WHAT YOU HAVE TO DO: In the data, take everything from the line containing "GIF-DUAL-BALLS-1" down to the line containing "Other - 380" and change "Naples Dr" to "Naples Drive", keeping all else the same. Give only those lines, without the pictures.

DATA RECORDS:
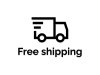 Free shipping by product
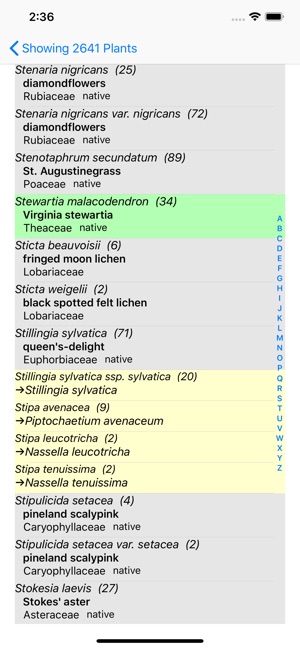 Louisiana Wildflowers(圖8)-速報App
* * *
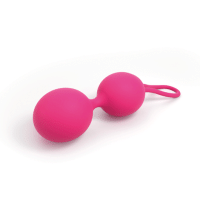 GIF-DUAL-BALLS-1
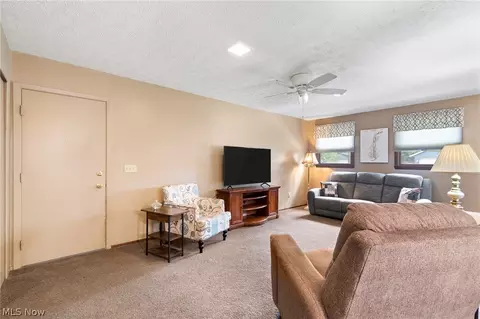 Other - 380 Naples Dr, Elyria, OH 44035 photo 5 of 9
* * *
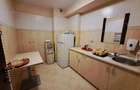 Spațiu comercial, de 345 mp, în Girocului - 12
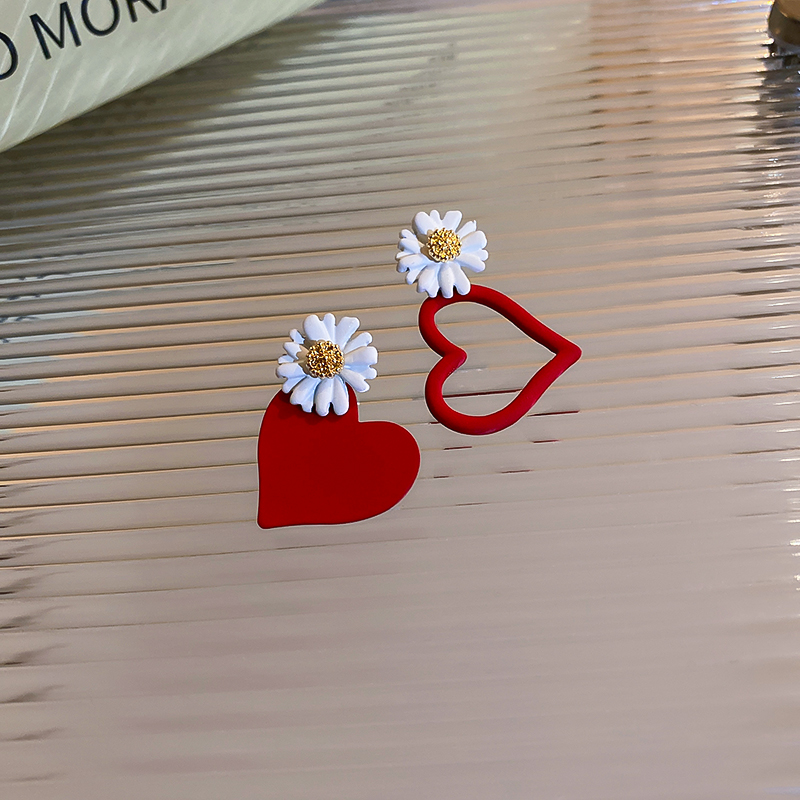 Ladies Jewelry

TASK RESPONSE:
 GIF-DUAL-BALLS-1
 Other - 380 Naples Drive, Elyria, OH 44035 photo 5 of 9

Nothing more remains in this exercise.